*Document source*.
Enivré par cette audace, Zène Bada prend fait et cause pour les FAN. Il est un fan du numéro deux des FAN, Idriss Miskine. Un homme aimé et adulé par des nombreux Tchadiens pour sa droiture, sa bravoure, son sens de la justice et de l’égalité. Il est « Miskiniste », mais tout en étant « zembadiste ». Il s’implique, s’active, son goût du risque impressionne au plus haut sommet.
Mars 1979, il s’intègre comme combattant de CCFAN durant l’autre Seconde Guerre civile, appelé par les Tchadiens « la guerre de 9 mois ». Habreiste convaincu, lui et quelques jeunes s’occupent d’inonder Kousseri, ville camerounaise voisine de la capitale, du Journal Al-Watan. Le choix de cette ville n’est pas fortuit. Des milliers de jeunes réfugiés y vivent et constituent des relais dans la lutte anti-libyenne. C’est aussi durant cette guerre qu’il a perdu l’usage de sa main gauche. Il en porte aujourd’hui les séquelles sans jamais se plaindre.
Décembre 1979, les FAN sont chassés de la capitale. Zène Bada est évacué à Kousseri où il reçoit des soins. Après sa guérison, il reprend le combat par fidélité et par nationalisme face aux visées d’annexion de la Libye.

*Données de relations spatiales*.
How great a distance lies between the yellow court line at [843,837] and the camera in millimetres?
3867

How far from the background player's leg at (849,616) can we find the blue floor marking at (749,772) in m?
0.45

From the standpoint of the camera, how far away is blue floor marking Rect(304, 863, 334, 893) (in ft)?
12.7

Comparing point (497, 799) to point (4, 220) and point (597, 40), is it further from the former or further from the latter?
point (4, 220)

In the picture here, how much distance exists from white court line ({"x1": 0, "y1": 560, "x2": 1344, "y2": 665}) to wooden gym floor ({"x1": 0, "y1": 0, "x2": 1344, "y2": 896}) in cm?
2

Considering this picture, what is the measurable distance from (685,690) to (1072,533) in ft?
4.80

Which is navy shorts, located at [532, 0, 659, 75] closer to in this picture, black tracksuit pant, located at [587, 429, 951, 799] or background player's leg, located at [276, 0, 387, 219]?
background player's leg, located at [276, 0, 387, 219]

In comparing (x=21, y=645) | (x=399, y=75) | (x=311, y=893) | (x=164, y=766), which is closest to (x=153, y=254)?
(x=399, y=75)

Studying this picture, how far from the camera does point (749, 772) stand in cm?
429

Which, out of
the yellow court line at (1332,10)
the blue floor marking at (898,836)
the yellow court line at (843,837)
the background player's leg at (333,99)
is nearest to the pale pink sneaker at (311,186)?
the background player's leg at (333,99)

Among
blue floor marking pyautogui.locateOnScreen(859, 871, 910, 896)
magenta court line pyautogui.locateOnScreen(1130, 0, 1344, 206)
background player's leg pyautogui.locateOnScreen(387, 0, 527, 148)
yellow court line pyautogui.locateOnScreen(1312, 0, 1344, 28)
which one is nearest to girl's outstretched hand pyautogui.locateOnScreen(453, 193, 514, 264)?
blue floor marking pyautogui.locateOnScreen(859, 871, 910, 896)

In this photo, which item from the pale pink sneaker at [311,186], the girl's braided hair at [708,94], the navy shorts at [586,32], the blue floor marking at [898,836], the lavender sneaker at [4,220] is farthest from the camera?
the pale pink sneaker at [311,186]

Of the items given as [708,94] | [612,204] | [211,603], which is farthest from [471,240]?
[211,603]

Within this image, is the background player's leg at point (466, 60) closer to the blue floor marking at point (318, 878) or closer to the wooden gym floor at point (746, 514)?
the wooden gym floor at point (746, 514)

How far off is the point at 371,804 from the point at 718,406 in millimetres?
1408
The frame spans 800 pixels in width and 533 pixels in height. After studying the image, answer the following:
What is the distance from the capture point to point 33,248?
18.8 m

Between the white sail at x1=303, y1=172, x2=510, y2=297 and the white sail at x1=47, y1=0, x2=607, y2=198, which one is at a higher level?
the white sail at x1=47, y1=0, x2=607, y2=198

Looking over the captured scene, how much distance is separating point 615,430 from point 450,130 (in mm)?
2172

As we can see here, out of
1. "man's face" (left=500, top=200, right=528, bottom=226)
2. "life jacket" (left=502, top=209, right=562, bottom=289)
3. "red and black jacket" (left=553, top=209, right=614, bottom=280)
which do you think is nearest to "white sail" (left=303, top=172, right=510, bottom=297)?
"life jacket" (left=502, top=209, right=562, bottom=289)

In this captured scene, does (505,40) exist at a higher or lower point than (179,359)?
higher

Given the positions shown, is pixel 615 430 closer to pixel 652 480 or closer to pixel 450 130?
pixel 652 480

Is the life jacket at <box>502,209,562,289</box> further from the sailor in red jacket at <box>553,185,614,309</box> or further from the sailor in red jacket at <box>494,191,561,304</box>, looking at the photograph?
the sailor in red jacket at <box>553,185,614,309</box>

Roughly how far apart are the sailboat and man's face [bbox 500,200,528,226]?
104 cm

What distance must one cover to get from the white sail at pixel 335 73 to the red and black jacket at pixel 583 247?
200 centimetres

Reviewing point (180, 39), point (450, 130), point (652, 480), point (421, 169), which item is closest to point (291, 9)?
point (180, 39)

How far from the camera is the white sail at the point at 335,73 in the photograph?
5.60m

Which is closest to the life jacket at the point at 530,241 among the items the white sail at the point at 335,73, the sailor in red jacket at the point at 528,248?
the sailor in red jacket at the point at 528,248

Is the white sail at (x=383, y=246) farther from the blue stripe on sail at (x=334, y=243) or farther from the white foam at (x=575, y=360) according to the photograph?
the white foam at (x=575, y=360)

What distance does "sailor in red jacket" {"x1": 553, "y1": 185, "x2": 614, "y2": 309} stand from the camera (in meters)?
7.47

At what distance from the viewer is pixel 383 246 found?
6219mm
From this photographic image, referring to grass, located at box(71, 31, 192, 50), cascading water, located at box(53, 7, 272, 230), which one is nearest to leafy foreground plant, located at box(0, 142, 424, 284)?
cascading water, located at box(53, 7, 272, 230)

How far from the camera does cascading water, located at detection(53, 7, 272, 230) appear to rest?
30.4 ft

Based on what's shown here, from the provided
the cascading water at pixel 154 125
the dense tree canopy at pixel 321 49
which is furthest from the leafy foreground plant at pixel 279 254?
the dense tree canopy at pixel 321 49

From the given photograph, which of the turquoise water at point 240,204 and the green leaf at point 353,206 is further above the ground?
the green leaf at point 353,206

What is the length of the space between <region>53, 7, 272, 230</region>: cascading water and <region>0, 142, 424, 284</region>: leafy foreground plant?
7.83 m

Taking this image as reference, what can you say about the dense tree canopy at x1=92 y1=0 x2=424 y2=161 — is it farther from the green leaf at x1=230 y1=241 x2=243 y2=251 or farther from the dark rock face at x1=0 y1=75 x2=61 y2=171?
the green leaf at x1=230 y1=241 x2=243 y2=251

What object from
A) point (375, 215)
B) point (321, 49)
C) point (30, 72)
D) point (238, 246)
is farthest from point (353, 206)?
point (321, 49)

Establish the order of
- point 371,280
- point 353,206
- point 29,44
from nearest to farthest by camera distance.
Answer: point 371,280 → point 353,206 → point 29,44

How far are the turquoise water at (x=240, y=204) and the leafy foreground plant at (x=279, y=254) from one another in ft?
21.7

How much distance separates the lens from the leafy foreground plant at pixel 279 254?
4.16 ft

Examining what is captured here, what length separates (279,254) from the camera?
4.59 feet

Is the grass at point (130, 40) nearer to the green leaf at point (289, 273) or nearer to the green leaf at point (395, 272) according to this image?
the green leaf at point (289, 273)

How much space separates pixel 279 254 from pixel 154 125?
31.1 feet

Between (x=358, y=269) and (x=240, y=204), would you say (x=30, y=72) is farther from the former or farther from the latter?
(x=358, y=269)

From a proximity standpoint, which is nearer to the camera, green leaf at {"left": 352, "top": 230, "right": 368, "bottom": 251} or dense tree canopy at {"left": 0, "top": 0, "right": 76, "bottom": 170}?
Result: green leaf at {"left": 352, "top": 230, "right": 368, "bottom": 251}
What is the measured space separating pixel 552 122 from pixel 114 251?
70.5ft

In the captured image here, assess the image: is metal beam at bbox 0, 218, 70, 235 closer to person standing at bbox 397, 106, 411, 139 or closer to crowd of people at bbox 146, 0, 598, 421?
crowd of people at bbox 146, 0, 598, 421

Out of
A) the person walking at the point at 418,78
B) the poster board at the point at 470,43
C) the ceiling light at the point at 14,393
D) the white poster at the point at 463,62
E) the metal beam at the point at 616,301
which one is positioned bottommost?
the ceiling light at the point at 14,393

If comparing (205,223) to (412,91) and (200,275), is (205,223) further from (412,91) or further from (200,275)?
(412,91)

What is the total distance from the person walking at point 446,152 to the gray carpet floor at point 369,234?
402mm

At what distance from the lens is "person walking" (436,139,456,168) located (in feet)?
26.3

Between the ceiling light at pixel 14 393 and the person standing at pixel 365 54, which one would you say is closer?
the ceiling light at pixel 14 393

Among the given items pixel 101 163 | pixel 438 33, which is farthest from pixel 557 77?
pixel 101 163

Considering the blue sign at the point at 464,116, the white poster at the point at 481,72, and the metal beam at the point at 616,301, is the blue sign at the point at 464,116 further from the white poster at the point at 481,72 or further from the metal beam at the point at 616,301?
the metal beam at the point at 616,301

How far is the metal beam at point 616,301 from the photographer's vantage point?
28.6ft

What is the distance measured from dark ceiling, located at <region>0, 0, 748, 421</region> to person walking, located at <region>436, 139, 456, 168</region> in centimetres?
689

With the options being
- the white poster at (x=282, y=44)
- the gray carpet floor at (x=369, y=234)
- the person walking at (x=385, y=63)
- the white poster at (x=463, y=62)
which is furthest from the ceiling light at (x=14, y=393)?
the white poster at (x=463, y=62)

*Exercices à faire*.
(1) Renvoyez à l'identique le passage du texte sur Zène Bada qui s'ouvre sur les mots contenant « Mars 1979, il » et se ferme sur « de la Libye. ».
(2) D'après le texte sur Zène Bada, pourquoi le choix de Kousseri pour y diffuser le Journal Al-Watan n'était-il pas fortuit ?

*Corrigé des exercices*.
(1)
Mars 1979, il s’intègre comme combattant de CCFAN durant l’autre Seconde Guerre civile, appelé par les Tchadiens « la guerre de 9 mois ». Habreiste convaincu, lui et quelques jeunes s’occupent d’inonder Kousseri, ville camerounaise voisine de la capitale, du Journal Al-Watan. Le choix de cette ville n’est pas fortuit. Des milliers de jeunes réfugiés y vivent et constituent des relais dans la lutte anti-libyenne. C’est aussi durant cette guerre qu’il a perdu l’usage de sa main gauche. Il en porte aujourd’hui les séquelles sans jamais se plaindre.
Décembre 1979, les FAN sont chassés de la capitale. Zène Bada est évacué à Kousseri où il reçoit des soins. Après sa guérison, il reprend le combat par fidélité et par nationalisme face aux visées d’annexion de la Libye.

(2) Des milliers de jeunes réfugiés vivaient à Kousseri, ville camerounaise voisine de la capitale. Ils constituaient des relais dans la lutte anti-libyenne.